Introduction to Neoplasia

Neoplasia literally means "new growth." A neoplasm is a clonal expansion of cells that have undergone neoplastic transformation — an irreversible alteration in their genetic programme that allows them to proliferate in an abnormal, unregulated manner. It is important to distinguish neoplasia from the related terms tumour and cancer. A tumour simply means a swelling and is not synonymous with neoplasia. Cancer is a subgroup of neoplasia — specifically, malignant neoplasia. Not all neoplasms are cancers.

A neoplasm can be initiated by a chemical, physical, or biological agent (or event) that directly and irreversibly alters the cell genome. Examples include carcinogenic chemicals in tobacco smoke, ionising radiation, and oncogenic viruses such as human papillomavirus (HPV). The altered cells escape normal regulatory mechanisms governing proliferation, differentiation, and death.
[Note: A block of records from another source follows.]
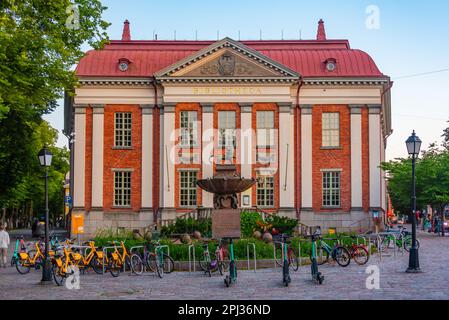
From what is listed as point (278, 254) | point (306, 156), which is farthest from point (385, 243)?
point (306, 156)

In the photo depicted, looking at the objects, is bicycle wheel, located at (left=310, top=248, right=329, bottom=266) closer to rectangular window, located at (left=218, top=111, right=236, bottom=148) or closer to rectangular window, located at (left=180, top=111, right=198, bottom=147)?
rectangular window, located at (left=218, top=111, right=236, bottom=148)

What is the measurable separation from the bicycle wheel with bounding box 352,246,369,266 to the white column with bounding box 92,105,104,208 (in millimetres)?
24641

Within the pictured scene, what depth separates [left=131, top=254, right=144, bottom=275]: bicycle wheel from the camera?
71.8 ft

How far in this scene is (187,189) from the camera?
152 ft

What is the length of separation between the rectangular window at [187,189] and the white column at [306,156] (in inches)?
268

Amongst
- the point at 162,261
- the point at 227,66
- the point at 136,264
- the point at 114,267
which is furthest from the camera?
the point at 227,66

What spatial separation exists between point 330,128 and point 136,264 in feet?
88.5

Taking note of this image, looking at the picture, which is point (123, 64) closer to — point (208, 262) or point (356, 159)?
point (356, 159)

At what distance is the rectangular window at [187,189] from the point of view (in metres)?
46.2

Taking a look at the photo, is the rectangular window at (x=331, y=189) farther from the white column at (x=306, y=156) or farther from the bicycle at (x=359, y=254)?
the bicycle at (x=359, y=254)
A critical concept in the microscopic assessment of neoplastic tissue is dysplasia, which means abnormal growth. Dysplastic cells display characteristic features when examined histologically — most notably nuclear pleomorphism, meaning that nuclei within the tissue appear in multiple different sizes and shapes. Other features of cellular dysplasia include increased nuclear-to-cytoplasmic ratio, abnormal mitotic figures, and loss of normal tissue architecture.

Neoplasms are broadly classified according to two axes: the type of cell of origin and the biological behaviour (benign versus malignant). Tumours originating from mesenchymal tissues (connective tissue, bone, muscle, fat) follow a particular naming convention: benign mesenchymal tumours are named using the suffix -oma (e.g. fibroma, lipoma, osteoma), while malignant mesenchymal tumours are called sarcomas (e.g. fibrosarcoma, osteosarcoma). Tumours originating from epithelial tissues follow a different convention: benign epithelial tumours are called adenomas, while malignant epithelial tumours are called carcinomas. A malignant epithelial tumour with gland-forming morphology is an adenocarcinoma. Important exceptions to these naming rules exist: melanoma and lymphoma are both malignant despite the -oma suffix, and teratoma (derived from pluripotent stem cells) can be either benign or malignant.
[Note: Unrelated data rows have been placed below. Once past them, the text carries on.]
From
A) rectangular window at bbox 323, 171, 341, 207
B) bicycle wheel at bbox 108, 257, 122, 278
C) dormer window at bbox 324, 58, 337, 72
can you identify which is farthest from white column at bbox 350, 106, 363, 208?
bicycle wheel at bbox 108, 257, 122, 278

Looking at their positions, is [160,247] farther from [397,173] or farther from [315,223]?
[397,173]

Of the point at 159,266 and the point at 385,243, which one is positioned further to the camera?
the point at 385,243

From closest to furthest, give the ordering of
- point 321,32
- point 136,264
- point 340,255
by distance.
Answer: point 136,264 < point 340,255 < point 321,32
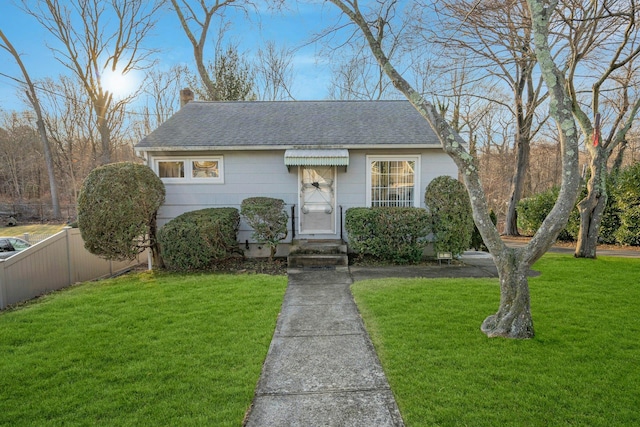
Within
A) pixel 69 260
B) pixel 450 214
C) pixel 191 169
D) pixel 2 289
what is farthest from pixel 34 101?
pixel 450 214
Benign neoplasms expand locally without invading surrounding normal tissues and do not — as a rule — metastasise. However, this does not mean they are clinically insignificant. A benign tumour may cause serious problems by virtue of its location, size, or secretory activity. A pituitary adenoma, for example, may cause clinical disease by compressing the adjacent pituitary gland, disrupting normal hormone secretion.

Malignant neoplasms, by contrast, invade surrounding tissues and have the capacity to metastasise — to spread to distant organs via the lymphatic system or bloodstream — establishing secondary tumours at sites remote from the primary. This invasive and metastatic capacity is the defining biological feature of malignancy.

Some tumours — both benign and malignant — produce biologically active substances, including hormones. When a tumour produces systemic effects remote from the primary lesion itself, these are called paraneoplastic syndromes. One particularly important paraneoplastic manifestation is cachexia — a multi-organ syndrome of systemic inflammation and negative energy balance. Cachexia is driven by cytokines, including tumour necrosis factor (TNF) and interleukin-1 (IL-1), produced both by the tumour itself and by the host's immune response to it.

Staging is used to describe the extent of spread of a malignant tumour and has critical prognostic and therapeutic implications. Stage 0 indicates no spread beyond the site of origin; Stage 1 indicates the tumour is confined to the organ or tissue of origin; Stage 4 indicates distant metastases are already present in another organ. The staging system is tumour-specific and varies by cancer type.